## Problem to solve
Each entry should be duplicated verbatim; its pictures should not be.

[Collected data]
===

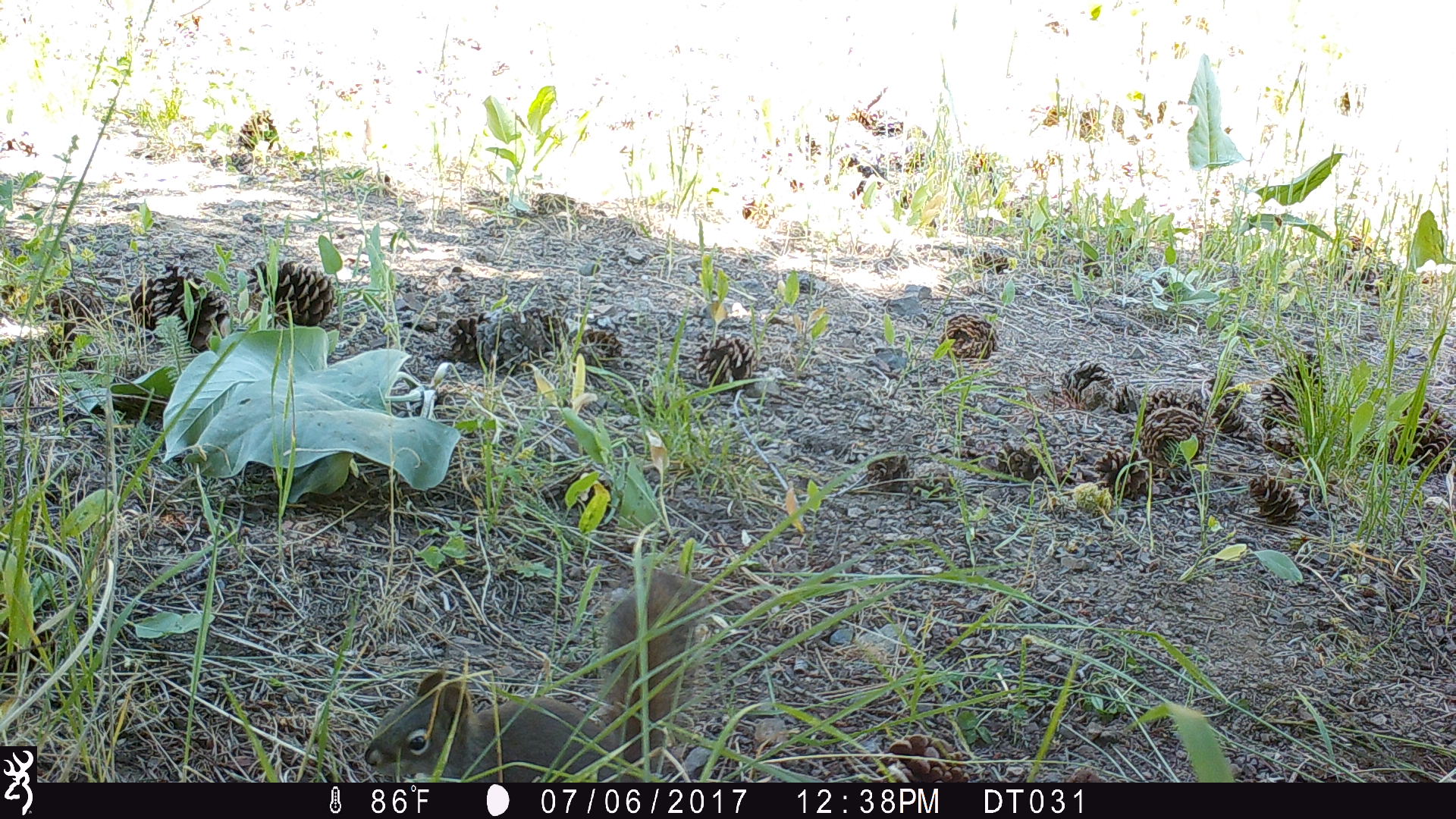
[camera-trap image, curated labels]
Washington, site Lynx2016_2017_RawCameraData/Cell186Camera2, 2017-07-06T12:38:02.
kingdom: Animalia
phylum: Chordata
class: Mammalia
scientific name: Mammalia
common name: small mammal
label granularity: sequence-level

===

## Written response
[camera-trap image, curated labels]
Washington, site Lynx2016_2017_RawCameraData/Cell186Camera2, 2017-07-06T12:38:02.
kingdom: Animalia
phylum: Chordata
class: Mammalia
scientific name: Mammalia
common name: small mammal
label granularity: sequence-level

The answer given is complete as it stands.